Part 8: Use Regression Model to Predict Future Values

In this part, you will look at the projected values for the fixed Internet traffic volume. Assuming the same growth rate of the period 2005-2015, data is generated and stored in the dataset internet_traffic_proj.csv. Load its content in a DataFrame named df_proj and visualize the first few rows.

Step 1: Load and visualize projected Internet traffic volume.

# Code cell 14
# filename = 'internet_traffic_proj.csv'
# df_proj = ...
# df_proj.head()

Step 2: Compare linear and nonlinear model prediction errors.
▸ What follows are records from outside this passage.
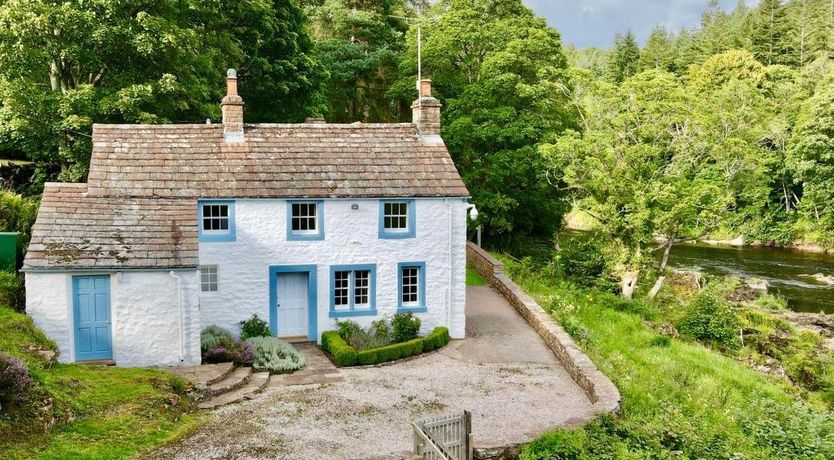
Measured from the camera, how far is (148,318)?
17.5 m

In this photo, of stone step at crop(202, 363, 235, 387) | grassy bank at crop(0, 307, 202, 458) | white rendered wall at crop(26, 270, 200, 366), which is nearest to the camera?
grassy bank at crop(0, 307, 202, 458)

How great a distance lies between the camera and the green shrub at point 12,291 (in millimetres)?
17453

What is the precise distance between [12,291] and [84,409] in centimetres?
596

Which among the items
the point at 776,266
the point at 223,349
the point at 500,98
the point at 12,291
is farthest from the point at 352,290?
the point at 776,266

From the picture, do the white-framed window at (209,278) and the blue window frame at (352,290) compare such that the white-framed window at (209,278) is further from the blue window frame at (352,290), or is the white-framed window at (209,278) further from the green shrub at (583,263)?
the green shrub at (583,263)

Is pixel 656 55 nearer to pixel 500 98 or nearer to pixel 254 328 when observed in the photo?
pixel 500 98

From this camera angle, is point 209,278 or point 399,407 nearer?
point 399,407

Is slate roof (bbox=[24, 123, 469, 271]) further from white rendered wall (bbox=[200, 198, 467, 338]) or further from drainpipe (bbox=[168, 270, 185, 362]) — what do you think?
white rendered wall (bbox=[200, 198, 467, 338])

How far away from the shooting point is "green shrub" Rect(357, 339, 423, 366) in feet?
63.5

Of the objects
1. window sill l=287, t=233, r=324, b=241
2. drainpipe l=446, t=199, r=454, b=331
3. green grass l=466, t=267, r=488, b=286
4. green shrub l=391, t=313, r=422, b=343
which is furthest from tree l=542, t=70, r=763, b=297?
window sill l=287, t=233, r=324, b=241

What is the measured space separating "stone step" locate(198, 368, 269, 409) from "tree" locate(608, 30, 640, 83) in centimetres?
7735

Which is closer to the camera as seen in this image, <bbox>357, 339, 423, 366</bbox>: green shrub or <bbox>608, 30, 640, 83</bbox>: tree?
<bbox>357, 339, 423, 366</bbox>: green shrub

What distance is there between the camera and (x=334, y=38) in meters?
44.0

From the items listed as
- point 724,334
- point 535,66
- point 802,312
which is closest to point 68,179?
point 535,66
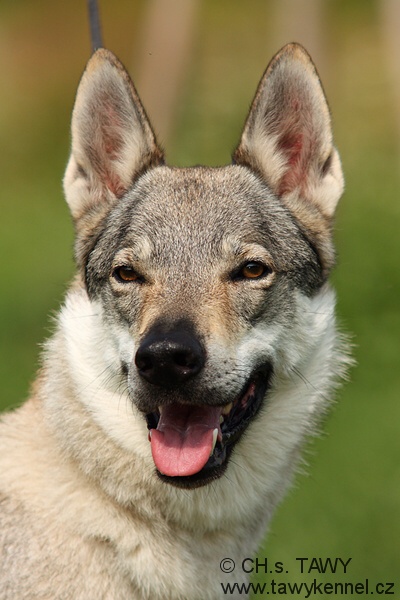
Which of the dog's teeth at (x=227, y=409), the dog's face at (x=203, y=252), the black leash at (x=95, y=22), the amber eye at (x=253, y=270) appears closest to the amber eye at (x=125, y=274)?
the dog's face at (x=203, y=252)

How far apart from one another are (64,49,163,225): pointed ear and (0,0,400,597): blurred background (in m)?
0.60

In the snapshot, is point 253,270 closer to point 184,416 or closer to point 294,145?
point 184,416

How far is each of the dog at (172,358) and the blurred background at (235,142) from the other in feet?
1.43

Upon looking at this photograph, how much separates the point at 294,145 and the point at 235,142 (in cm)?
487

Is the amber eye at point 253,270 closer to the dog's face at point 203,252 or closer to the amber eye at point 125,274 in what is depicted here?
the dog's face at point 203,252

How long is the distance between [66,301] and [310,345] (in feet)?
3.75

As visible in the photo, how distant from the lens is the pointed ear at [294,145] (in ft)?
13.4

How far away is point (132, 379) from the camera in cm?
347

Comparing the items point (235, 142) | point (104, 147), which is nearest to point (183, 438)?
point (104, 147)

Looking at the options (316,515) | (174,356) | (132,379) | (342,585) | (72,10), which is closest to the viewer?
(174,356)

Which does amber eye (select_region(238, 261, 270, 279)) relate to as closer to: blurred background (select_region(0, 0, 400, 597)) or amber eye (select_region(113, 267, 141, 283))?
amber eye (select_region(113, 267, 141, 283))

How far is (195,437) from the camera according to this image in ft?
11.4

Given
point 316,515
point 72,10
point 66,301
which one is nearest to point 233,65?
point 72,10

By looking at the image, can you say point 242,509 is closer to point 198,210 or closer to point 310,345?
point 310,345
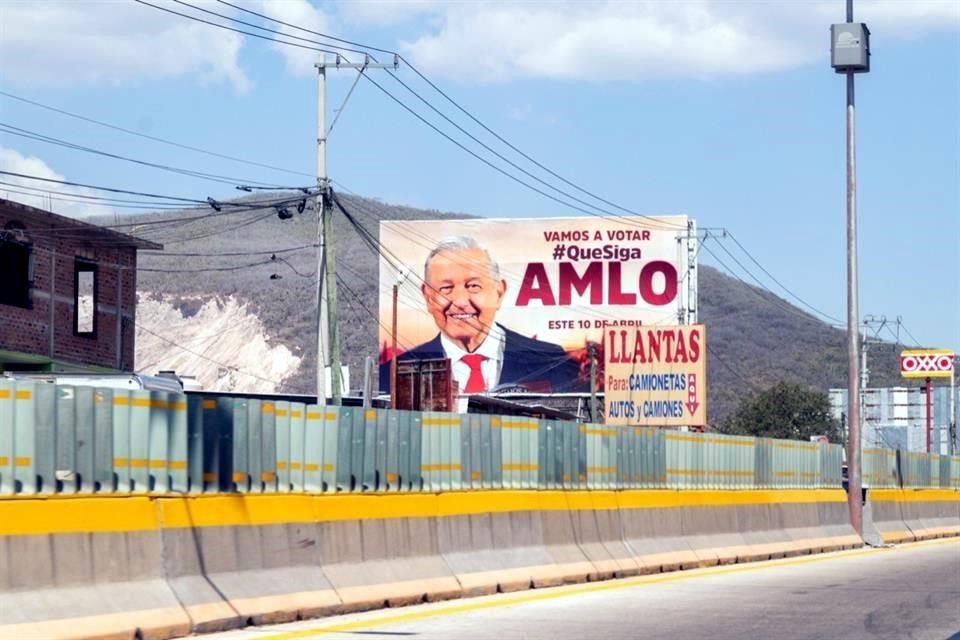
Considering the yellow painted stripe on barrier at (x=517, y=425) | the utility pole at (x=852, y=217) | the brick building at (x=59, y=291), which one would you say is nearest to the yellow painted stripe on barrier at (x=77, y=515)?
the yellow painted stripe on barrier at (x=517, y=425)

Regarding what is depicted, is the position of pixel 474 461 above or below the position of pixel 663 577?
above

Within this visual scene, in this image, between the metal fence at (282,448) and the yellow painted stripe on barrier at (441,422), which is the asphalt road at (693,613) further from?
the yellow painted stripe on barrier at (441,422)

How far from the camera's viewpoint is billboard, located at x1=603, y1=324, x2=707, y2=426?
171ft

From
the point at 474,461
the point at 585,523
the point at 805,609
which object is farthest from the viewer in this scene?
the point at 585,523

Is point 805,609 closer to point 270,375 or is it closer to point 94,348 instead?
point 94,348

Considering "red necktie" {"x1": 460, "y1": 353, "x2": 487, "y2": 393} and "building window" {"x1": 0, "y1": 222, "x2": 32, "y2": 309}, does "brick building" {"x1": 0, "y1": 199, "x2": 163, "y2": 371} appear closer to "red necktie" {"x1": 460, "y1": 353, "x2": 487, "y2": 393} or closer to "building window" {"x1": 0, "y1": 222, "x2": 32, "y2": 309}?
"building window" {"x1": 0, "y1": 222, "x2": 32, "y2": 309}

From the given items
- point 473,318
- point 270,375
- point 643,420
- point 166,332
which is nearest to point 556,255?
point 473,318

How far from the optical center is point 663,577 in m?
20.6

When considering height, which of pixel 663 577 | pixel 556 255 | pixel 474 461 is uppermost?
pixel 556 255

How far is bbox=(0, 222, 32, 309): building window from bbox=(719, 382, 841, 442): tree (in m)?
68.6

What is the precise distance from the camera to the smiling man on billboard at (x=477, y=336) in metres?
69.9

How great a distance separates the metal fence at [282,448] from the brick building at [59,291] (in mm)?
22918

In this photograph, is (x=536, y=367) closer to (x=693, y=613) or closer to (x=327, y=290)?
(x=327, y=290)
Merge the df_proj and the df_hist DataFrames, and visualize how the previously fitted regression model behaves in predicting future values.

# Code cell 15
df = pd.concat([df_hist, df_proj]).reset_index()
df.drop('index', axis=1, inplace=True)
df = df.drop_duplicates() #The 2015 value is found in both the df_hist and df_proj df
df.head(20)

# Code cell 16
plt.figure(figsize = (20,10))

errors_all = []
mse_all = []

for model in models[0:-1]:

# Visualize polynomial model fit
x = df.year.values
y = df.traffic.values
plt.plot(x, model(x), label = 'order ' + str(len(model)), linewidth = 7)

# error and mse for polynomial models
pred_y = model(x)
e = np.abs(y - pred_y)
errors_all.append(e) #Store the absolute errors
mse_all.append(np.sum(e**2)/len(df)) # Store the mse

# Visualize exponential model fit
x = np.arange(2021-2005) # the regressor is not the year in itself, but the number of years from 2005
pred_y = my_exp_func(x, *models[-1])
plt.plot(df.year.values, pred_y, label = 'Exp. non-linear regression', linewidth = 7)

# errors and mse for exponential model
e = np.abs(y - pred_y)
errors_all.append(e) #Store the absolute errors
mse_all.append(np.sum(e**2)/len(df)) # Store the mse

plt.plot(df.year, df.traffic, '*k', markersize = 14, label='Projected Internet Traffic')
plt.legend(loc = 'upper left')

# Add axis labels
plt.xlabel('Year')
plt.ylabel('Fixed Internet Traffic Volume')
plt.axis([2004,2021, -300, 3500])
plt.show()

What can you conclude about the 3rd order polynomial model and exponential model?